Stephen Karlson of Cold Spring Shops has been riding European rails.
The express train picks its way out of the city station on rapid-transit tracks. Once out of downtown, it leaves the rapid-transit line, the motorman shuts off at the end of third rail, and power collectors reach for the overhead wire. But this express train is not an Electroliner at Crawford Avenue winding it up for Milwaukee, rather, it is a Eurostar leaving the Southern Electric for the Channel Tunnel Rail Link
There’s something incongrous about the Eurostar snaking across the rooftops of Brixton, on those sharply-curved Victorian brick viaducts. But this was never strictly a ‘rapid transit’ line; back in the days of steam Bullied pacifics would trace the same route on their way to the Kent coast.
Then he’s off to Germany.
Once across the Hohenzollern Bridge and onto the new German high-speed line, however, it’s off to the races, with speeds hovering near 300 km/h, definitely world-class. What’s that old song about “passing cars like they were standing still?” The high-speed line follows an Autobahn route and there are many opportunities to leave the motorists behind.
Running the line parallel to the Autobahn was a clever idea; leave those BWMs and Mercedes standing!. I think it beats the 110mph section of the West Coast Mainline paralleling the M1 at Watford Gap!
I’ve never been on any of the German high-speed lines; my sightings of ICE trains have been on the decidedly not high-speed single track Interlaken branch in Switzerland with the daily Hamburg to Interlaken “Thunersee”

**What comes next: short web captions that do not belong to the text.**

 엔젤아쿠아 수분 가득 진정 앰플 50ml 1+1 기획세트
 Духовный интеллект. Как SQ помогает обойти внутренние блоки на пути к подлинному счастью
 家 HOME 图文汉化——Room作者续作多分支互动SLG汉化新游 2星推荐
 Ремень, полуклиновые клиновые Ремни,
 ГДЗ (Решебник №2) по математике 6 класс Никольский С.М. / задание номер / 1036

Stephen is not so impressed with the internal seating layout.
I have come to the conclusion, however, that fixed seating with half the seats facing aft, although expedient, is a paradigm of rapid transit barbarism that doesn’t belong on an intercity train. In defense of the Europeans, many trains reverse directions at stub-end stations: imagine passing through the old St. Louis or Boston stations as routine.

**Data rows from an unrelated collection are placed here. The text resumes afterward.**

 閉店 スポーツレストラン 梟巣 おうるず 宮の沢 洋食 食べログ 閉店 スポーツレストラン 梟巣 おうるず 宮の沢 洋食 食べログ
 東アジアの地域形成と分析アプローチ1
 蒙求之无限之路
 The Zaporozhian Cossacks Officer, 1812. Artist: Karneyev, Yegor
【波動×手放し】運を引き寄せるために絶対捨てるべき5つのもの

Older European trains have seats in facing pairs; it’s only the newer stock that had so-called ‘airline style’ seating, which allows them to cram more seats in a given space. To this European, the idea that all seats should face forwards seems hopelessly impractical; you’d have to turn the entire train on a triangle at each end of the run! This might not be much of an overhead for a train taking two days and two nights to run from Chicago to Los Angeles, but the majority of European trains have total end to end runs of just three or four hours. For this type of run, the same set of coaches is expected to make several return trips a day. Already most shorter runs are multiple units or push/pull formations to save attaching and removing locomotives at each end; just imagine the overhead of turning the trains round! The extended turnround time could easily increase the number of coaches required by 50% or more!